Objective: to discuss potential areas for use and sources of real world data in relation to medical treatment.

Methods: we performed Pub-Med and an internet based search in literature for definitions, sources and examples of real world data use.

Results: we identified 13 publications fitting our search criteria and we found that there are not many full publications related to real world data even if they can provide significant additional information regarding patient related outcomes, resources use, costs and the effect of therapies in a non-controlled environment and on broader populations than those from randomized clinical trials.

Conclusion: Real world data can provide additional information in relation to medical treatments however there is a need to focus attention on methodology of data collection, data quality, potential sources of data and ensure proper legal environment for data collection. Unfortunately, despite large number of publications identified in PubMed database, there are only few available in a form of full text papers, the majority of publications are only abstracts from scientific conferences. In the future in order to share RWD experience it will be of benefit to encourage authors to work on full publications and not to limit their work only to abstracts.

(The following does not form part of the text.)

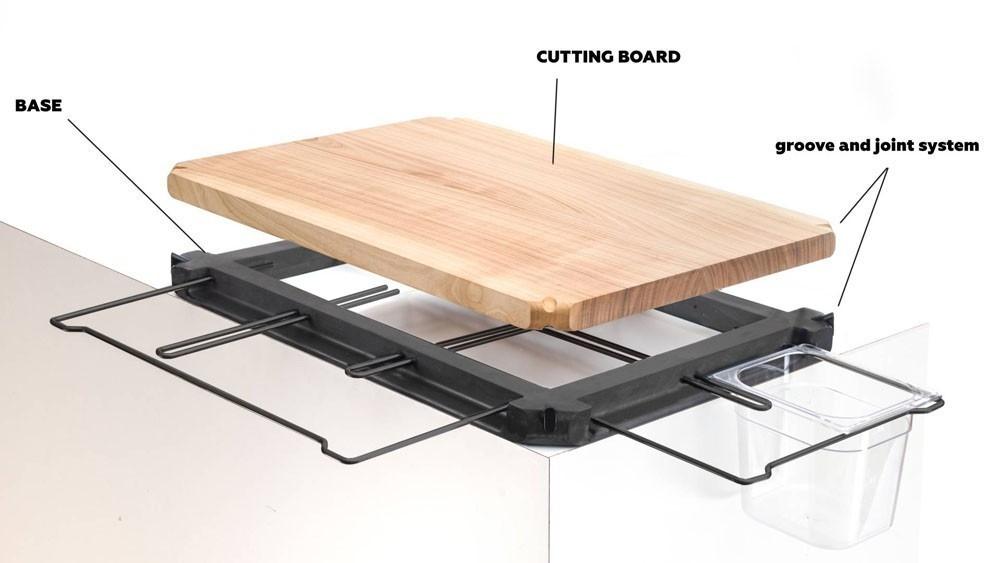 accesorio para cocinas pequeñas- diseño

Keywords: real world data, registries, RWD

Introduction

Nowadays it is not enough to obtain information related to new treatment option only from the randomized clinical trials. We can observe that the RCTs considered till now as the golden standard of evidence are not able to provide us with all the information we would like to have. Information about what the effectiveness of the new therapeutic treatment is, how it works on daily basis, if it is safe, what the real resources are used when treating patients with the new option. That and much more questions are related to real life data.

Objective: Our aim at the Therapeutic Programs, Pharmaceutical Care and Pharmaceutical Law Section (TPPCPL) task force was to investigate what is understood as real world data and what are the potential areas for use of real world data in relation to introduction of new therapeutic options to the market. This is only an initial approach to potential further discussion to be continued by the task force.

Methods: The analysis we performed was based on a literature search using the Internet. The Medline-PubMed databases have been reviewed. The initial search was focused on “real world data” term. Second search was restricted to real world data and the use of definition in the performed studies. Search strategy was based on terms: “real world data” [All Fields] AND "definition"[All Fields]. Reviewing all obtained publications from the performed search we analyzed in detail the publications from the period between years 2011-2014 and species – humans.

Results: We identified 7208 publications, however only 13 were meeting our search criteria (diagram 1). After analysis of the full texts we found 1 publication was the ISPOR Task Force report [1], 4 publications related to outcomes, disease or therapies [2,3,4,5], 1 was a quality of life study [6], and 1 was a methodology discussion paper in relation to statistical testing for clinical effectiveness studies [7]. Additionally, we realized that there are many abstract publications available. Based on those publications we found that real world data can provide additional valuable information to clinicians, payers, industry, patients and society on how the product or technology works in real life setting, in a non-controlled environment, outside randomized clinical trials; what the health related outcomes are, resources used for a disease treatment or the costs.

An important initiative identified was the one by ISPOR organization who has created a task force to discuss using RWD for coverage and payment decisions [1]. The task force defined RWD as data that is collected outside conventional Randomized Controlled Trials (RCTs). The real world data are raw data, non-informative while real world evidence is information that is organized to inform a conclusion or a judgment, it is typically undertaken according to a research plan and it is shaped to be informative, i.e. to clinical or payer decisions.

During their work the task force members looked at RWD sources and type of outcomes (economic, PROs and clinical outcomes).

They concluded that “Real world data are essential for sound coverage, payment, and reimbursement decisions. The types and applications of such are varied, and context matters greatly in determining the value of a particular type of evidence in any circumstance. Different study designs can provide useful information in different situations. Randomized controlled trials remain the gold standard for demonstrating clinical efficacy in restricted trial setting, but other designs—such as observational registries, claims databases, and practical clinical trials—can contribute to the evidence base needed for coverage and payment decisions.” [1].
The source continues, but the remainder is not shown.